• ACTION ITEM:
Can you transcribe every entry word for word, skipping the images?

• DATA SECTION:
=== Section Start ===

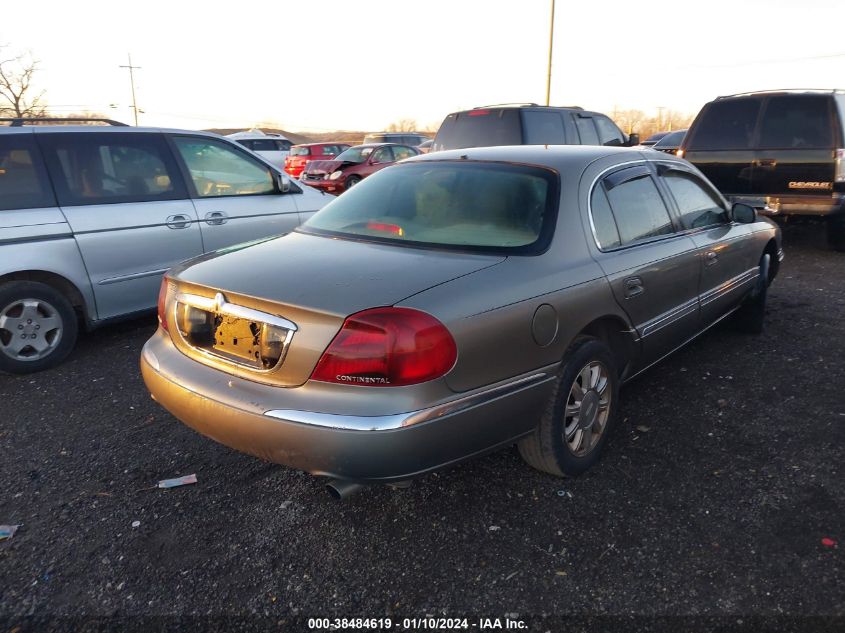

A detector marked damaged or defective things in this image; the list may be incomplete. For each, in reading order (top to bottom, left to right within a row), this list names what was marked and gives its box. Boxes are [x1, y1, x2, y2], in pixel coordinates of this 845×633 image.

damaged license plate area [171, 292, 296, 370]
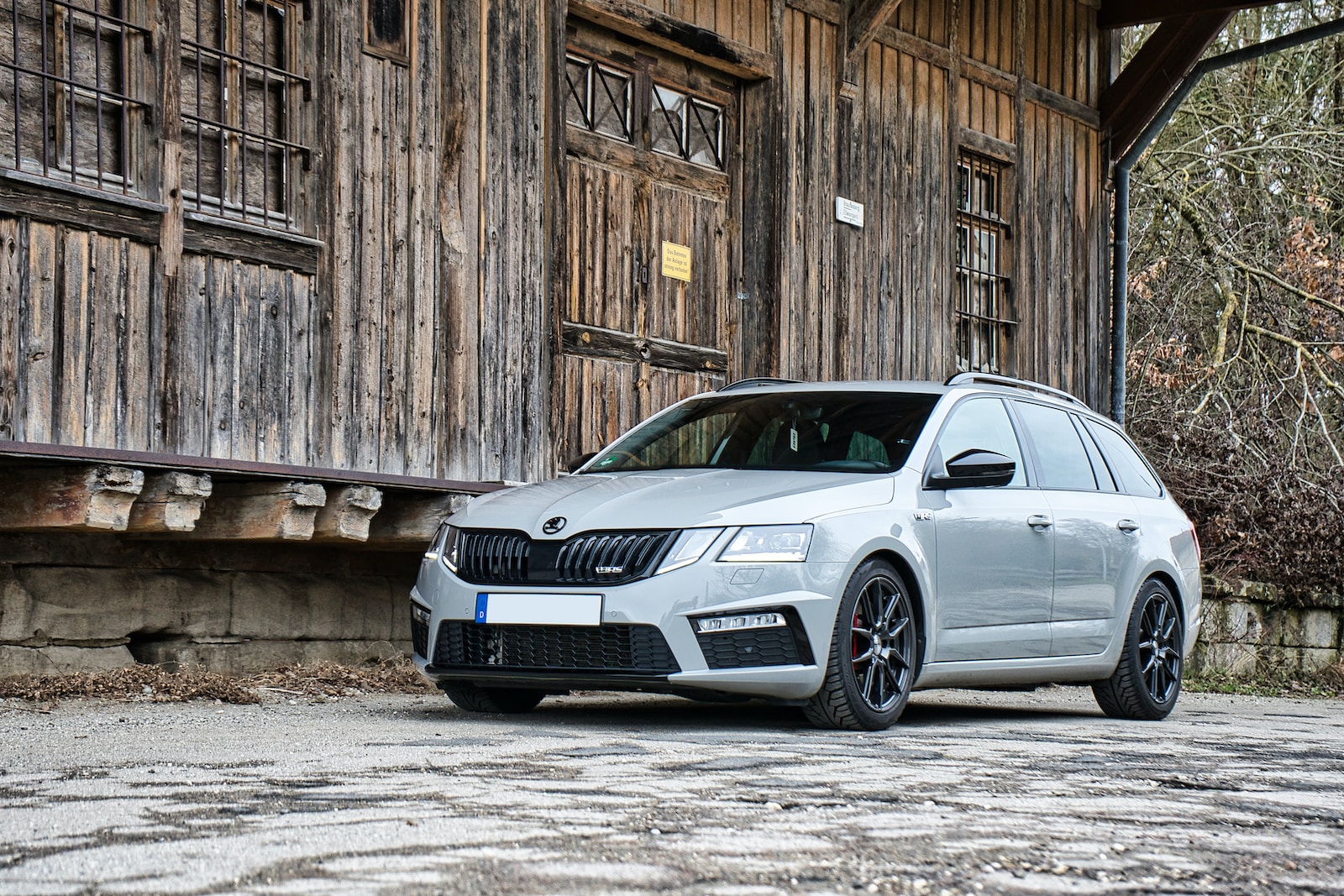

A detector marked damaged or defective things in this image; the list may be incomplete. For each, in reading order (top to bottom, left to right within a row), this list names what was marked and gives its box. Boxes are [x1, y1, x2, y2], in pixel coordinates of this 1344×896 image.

rusty metal beam [1102, 12, 1230, 160]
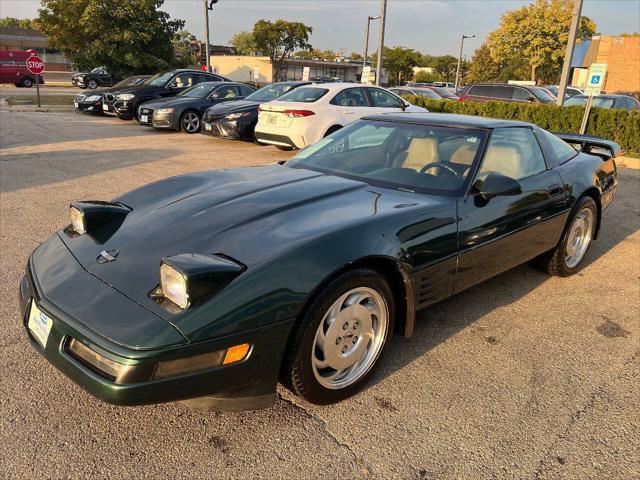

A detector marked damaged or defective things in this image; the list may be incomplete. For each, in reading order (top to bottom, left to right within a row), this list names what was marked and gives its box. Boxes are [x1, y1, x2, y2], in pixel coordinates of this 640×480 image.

=== Section End ===

• EXERCISE SOLUTION:
A detector marked damaged or defective things in this image; the list may be incomplete. For each, in reading order (top to bottom, left to right within a row), this list names what was marked and gives its box. Boxes are [x1, y1, x2, y2], in pixel coordinates of this 845×633 image.

damaged license plate area [171, 292, 296, 370]

A detector marked damaged or defective things in this image; the list may be incomplete. For each, in reading order (top to bottom, left to right within a row), this list names what was marked and gives its box. Boxes are [x1, y1, x2, y2], in pixel coordinates of this 1344×896 image.

rusty metal beam [1102, 12, 1230, 160]

A detector marked damaged or defective things in this image; the list may be incomplete. For each, in reading order (top to bottom, left to right within a row), this list names what was marked and gives its box. Boxes are [x1, y1, x2, y2], in pixel coordinates of this 640×480 image.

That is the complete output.